There’s a line in the sand which rappers cross when they stop being musicians and start being brands. Snoop Dogg crossed it when he started releasing porn videos. Pharrell Williams crossed it when he started designing trainers. 50 Cent (who has a clothing line, his own brand of energy drink and is supposed to be releasing a line of sex toys and condoms) never crossed it because he’s never been anything more than a brand – the fact that he raps has always been a mere addendum to his comically exaggerated Gangsta image. What comes across most strongly in Missy Elliot’s most recent release, a greatest hits LP entitled ‘Respect M.E’, is just how much across the line she’s gone. The very name of the LP is the same as Missy’s exclusive line of clothing with Adidas (Missy + Adidas = respect, her website tells us). Missy, in case you hadn’t realised, is most definitely a brand.
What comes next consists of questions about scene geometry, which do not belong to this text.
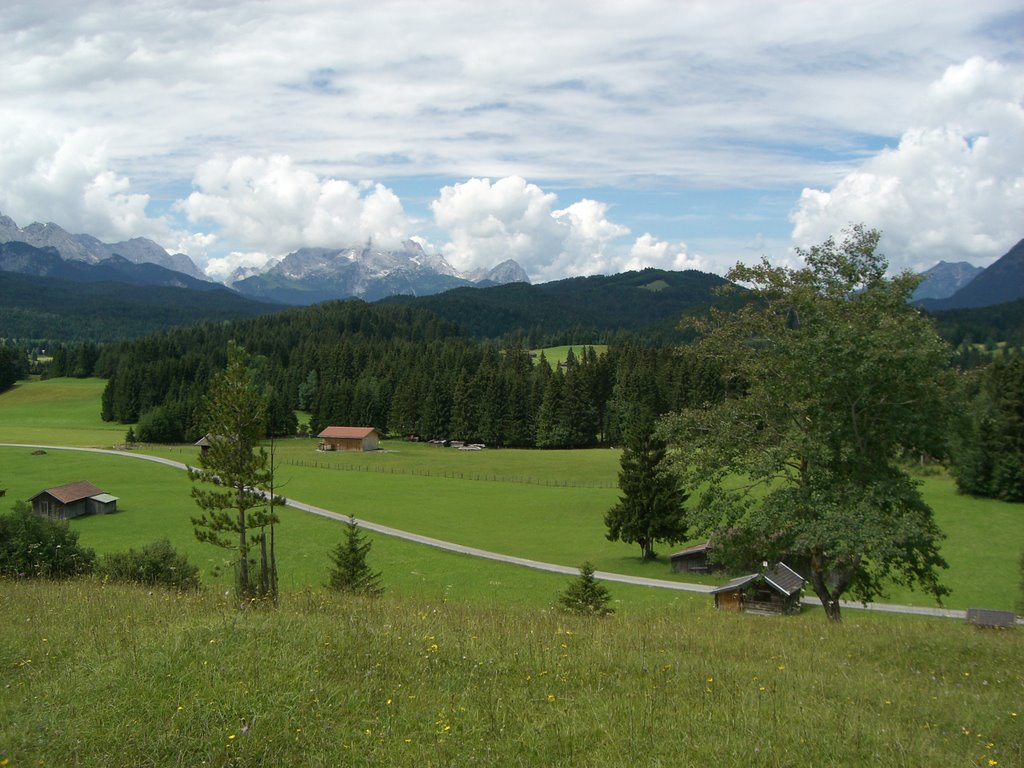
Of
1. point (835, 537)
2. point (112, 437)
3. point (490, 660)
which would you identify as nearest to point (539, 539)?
point (835, 537)

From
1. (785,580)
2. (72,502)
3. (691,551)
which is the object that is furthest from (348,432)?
(785,580)

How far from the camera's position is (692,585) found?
43469 millimetres

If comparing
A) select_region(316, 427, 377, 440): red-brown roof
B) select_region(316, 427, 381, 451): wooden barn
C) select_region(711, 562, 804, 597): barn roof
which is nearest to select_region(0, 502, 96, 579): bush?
select_region(711, 562, 804, 597): barn roof

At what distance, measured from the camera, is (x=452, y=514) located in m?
62.6

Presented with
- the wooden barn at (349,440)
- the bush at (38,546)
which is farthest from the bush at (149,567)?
the wooden barn at (349,440)

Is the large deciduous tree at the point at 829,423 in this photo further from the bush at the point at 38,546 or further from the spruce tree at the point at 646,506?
the spruce tree at the point at 646,506

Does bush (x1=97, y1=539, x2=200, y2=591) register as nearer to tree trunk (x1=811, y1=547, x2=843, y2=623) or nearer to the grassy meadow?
the grassy meadow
It’s not a good thing, often getting in the way of the music. However, the second thing that this compilation reminds you is just how incredibly good Missy Elliot has always been. Some of these tracks were released as far back as 1997, and still sound utterly fantastic, from the exuberant soul of ‘I Can’t Stand the Rain’, to the jaw-dropping minimalism of ‘Work It’. She’s also very, very funny, even managing to make fun of premature ejaculation in the track ‘One Minute Man’. Literally every track is a winner.

Studio One aren’t sure if they want to be taken seriously as a dance act or a pop group on their LP ‘Soarele si Dimineata’. They’ve admittedly got a good ear for a melody, and their electro-production gives them the edge over other stuff on the market, but tracks like ‘Doare’ really drag them back to the level of a pure euro-pop act.

I must be the only person in Romania never to have listened to DJ Bobo in my life before now. The Swiss producer (‘who does not smoke or drink alcohol’ it says on his website, which of course leaves the door open for an uncontrollable addiction to hard drugs. I think we should be told the truth) was clearly and inexplicably huge in Romania at some point in the 90s. And by the look of his Greatest Hits LP, I think I understand why his tardy blend of Euro-dance was never that popular in Britain , despite being pretty massive in many other parts of the globe: the poor man would never get past customs without being arrested for looking like a sex offender. Yet, inexplicably, he decided to put his grinning face on his greatest hits album. Mistake.